Damar terdiam. Ia tampak berpikir keras. "Aku... aku tidak tahu, Anya. Aku selalu percaya pada aplikasi ini. Aku selalu percaya bahwa ini adalah jalan terbaik untuk menemukan cinta."

Malam itu, Anya tidak bisa tidur. Ia terus memikirkan kata-kata Damar. Ia menyadari bahwa ia telah terjebak dalam perangkap yang ia ciptakan sendiri. Ia terlalu fokus pada logika dan data, sehingga melupakan insting dan intuisi. Ia lupa bahwa cinta bukan hanya tentang kesamaan, tapi juga tentang perbedaan, tentang kejutan, tentang hal-hal yang tidak terduga.

Keesokan harinya, Anya memutuskan untuk menemui Damar. Ia ingin berbicara dari hati ke hati, tanpa bantuan algoritma apa pun. Mereka bertemu di taman kota, tempat mereka pertama kali berciuman.

"Damar," kata Anya, "aku minta maaf. Aku terlalu terobsesi dengan aplikasiku sehingga aku lupa apa arti cinta yang sebenarnya. Aku lupa bahwa cinta membutuhkan ruang untuk tumbuh, untuk bereksplorasi, untuk menjadi tidak sempurna."

Damar mengangguk. "Aku juga minta maaf, Anya. Aku terlalu percaya pada aplikasi ini sehingga aku lupa untuk benar-benar mengenalmu, untuk mencintaimu apa adanya, tanpa syarat."

Anya menggenggam tangan Damar. "Kita tidak bisa terus hidup berdasarkan algoritma, Damar. Kita harus belajar untuk mempercayai hati kita, untuk mengikuti insting kita, untuk menerima ketidaksempurnaan."

Damar membalas genggaman Anya. "Aku setuju, Anya. Mari kita coba. Mari kita lihat apa yang terjadi jika kita mematikan aplikasi itu dan benar-benar mengenal satu sama lain."

Mereka memutuskan untuk menghapus Soulmate AI dari ponsel mereka. Mereka berjanji untuk tidak lagi bergantung pada algoritma untuk memandu hubungan mereka. Mereka ingin membangun hubungan yang otentik, yang didasarkan pada rasa saling percaya, pengertian, dan cinta yang tulus.

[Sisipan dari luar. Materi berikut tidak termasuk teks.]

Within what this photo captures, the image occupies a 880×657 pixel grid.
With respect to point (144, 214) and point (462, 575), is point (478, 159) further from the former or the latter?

Awalnya, terasa canggung dan tidak pasti. Mereka tidak tahu apa yang harus dibicarakan, ke mana harus pergi, atau apa yang harus dilakukan. Tapi perlahan, mereka mulai belajar untuk saling mengenal dengan cara yang baru. Mereka mulai berbagi cerita tentang masa kecil mereka, tentang ketakutan mereka, tentang mimpi mereka. Mereka mulai tertawa bersama, menangis bersama, dan saling mendukung.

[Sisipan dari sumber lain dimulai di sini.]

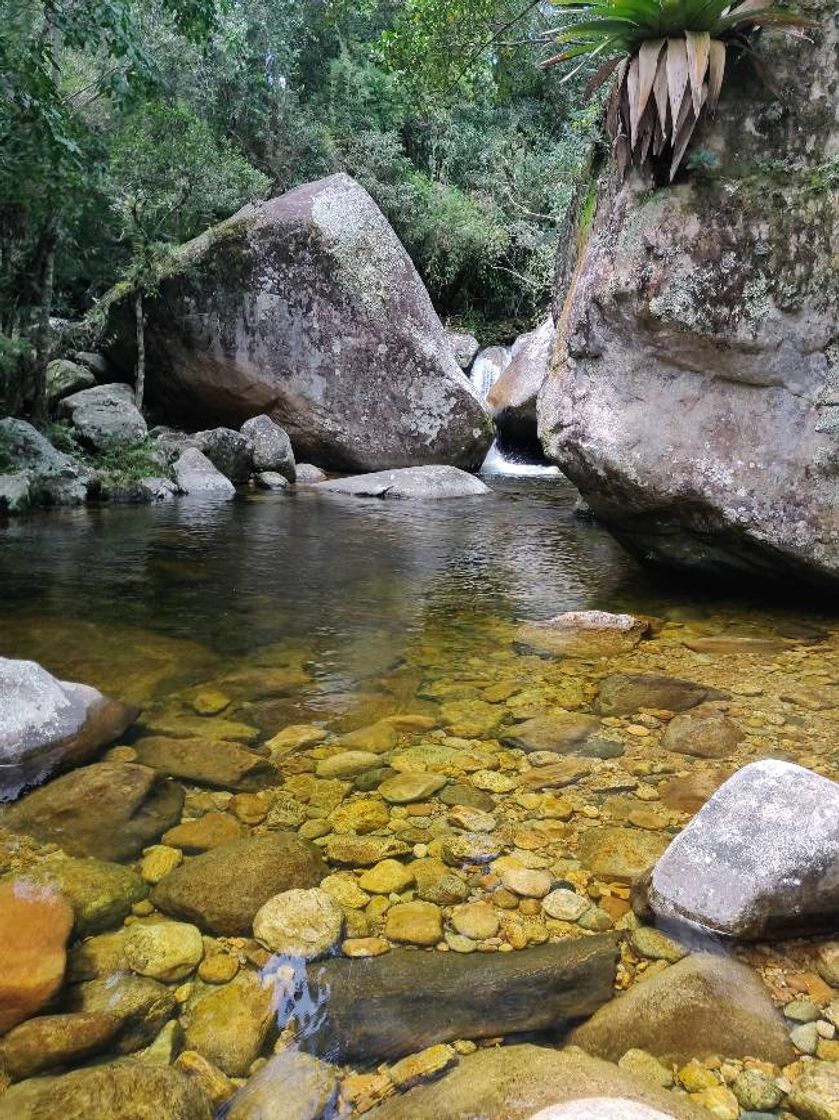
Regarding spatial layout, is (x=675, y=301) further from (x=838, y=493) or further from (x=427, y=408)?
(x=427, y=408)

Anya menyadari bahwa cinta tidak bisa dihitung, tidak bisa diprediksi, dan tidak bisa dikendalikan. Cinta adalah misteri, adalah petualangan, adalah perjalanan yang tidak pernah berakhir. Dan yang terpenting, cinta adalah pilihan, pilihan untuk saling menerima, saling mencintai, dan saling mendukung, bahkan di saat-saat yang paling sulit.

Beberapa tahun kemudian, Anya dan Damar menikah. Mereka membangun sebuah rumah kecil di tepi pantai, jauh dari hiruk pikuk kota. Anya terus mengembangkan teknologi, tapi kali ini, ia berfokus pada hal-hal yang lebih berarti, seperti membantu orang-orang dengan disabilitas atau melestarikan lingkungan.

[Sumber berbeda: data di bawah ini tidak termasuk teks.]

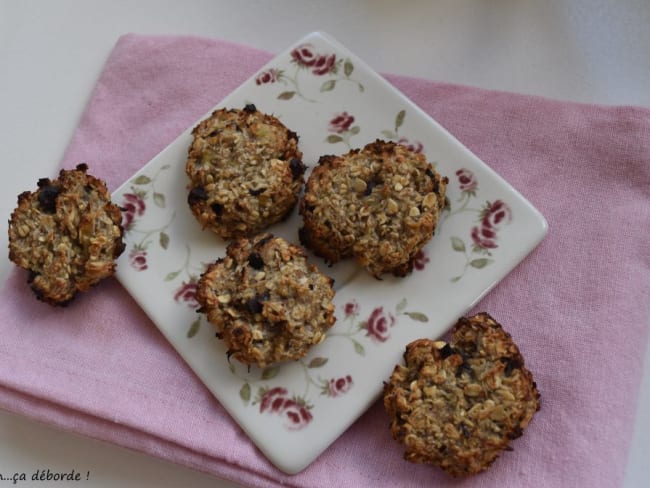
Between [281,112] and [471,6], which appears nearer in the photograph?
[281,112]

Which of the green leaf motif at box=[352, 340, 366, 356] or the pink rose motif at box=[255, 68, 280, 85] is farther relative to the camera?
the pink rose motif at box=[255, 68, 280, 85]

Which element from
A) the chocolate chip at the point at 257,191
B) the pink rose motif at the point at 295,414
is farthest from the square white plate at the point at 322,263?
the chocolate chip at the point at 257,191

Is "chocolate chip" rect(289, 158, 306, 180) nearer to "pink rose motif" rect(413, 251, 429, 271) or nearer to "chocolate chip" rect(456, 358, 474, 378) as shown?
"pink rose motif" rect(413, 251, 429, 271)

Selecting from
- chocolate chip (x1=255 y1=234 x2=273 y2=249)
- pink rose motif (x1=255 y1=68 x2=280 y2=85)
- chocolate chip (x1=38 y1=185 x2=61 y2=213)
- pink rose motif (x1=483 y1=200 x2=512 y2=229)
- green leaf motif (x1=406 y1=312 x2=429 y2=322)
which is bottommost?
green leaf motif (x1=406 y1=312 x2=429 y2=322)

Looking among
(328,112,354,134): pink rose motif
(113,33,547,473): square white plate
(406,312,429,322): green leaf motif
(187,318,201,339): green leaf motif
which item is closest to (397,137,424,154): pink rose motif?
(113,33,547,473): square white plate

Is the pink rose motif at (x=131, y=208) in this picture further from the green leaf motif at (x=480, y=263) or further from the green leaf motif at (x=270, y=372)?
the green leaf motif at (x=480, y=263)

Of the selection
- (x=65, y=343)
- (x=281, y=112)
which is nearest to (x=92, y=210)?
(x=65, y=343)

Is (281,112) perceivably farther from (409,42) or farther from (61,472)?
(61,472)

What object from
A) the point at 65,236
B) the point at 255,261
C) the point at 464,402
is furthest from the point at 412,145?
the point at 65,236
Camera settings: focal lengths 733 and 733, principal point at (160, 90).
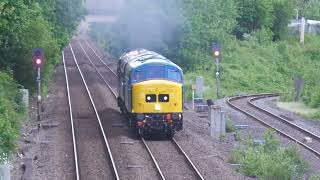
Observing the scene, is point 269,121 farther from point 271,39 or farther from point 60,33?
point 271,39

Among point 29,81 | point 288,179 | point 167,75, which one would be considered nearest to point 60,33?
point 29,81

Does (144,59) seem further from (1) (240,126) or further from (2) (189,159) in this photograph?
(2) (189,159)

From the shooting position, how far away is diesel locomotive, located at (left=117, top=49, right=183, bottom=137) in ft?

Setiap kali Anya melihat Soulmate AI di berita, ia tersenyum. Ia tahu bahwa algoritma itu mungkin bisa membantu orang menemukan pasangan, tapi ia juga tahu bahwa cinta sejati tidak bisa ditemukan dalam kode. Cinta sejati ditemukan dalam hati, dalam jiwa, dalam hubungan yang dibangun dengan ketulusan dan kasih sayang. Dan kadang kala, hati lebih pintar dari AI.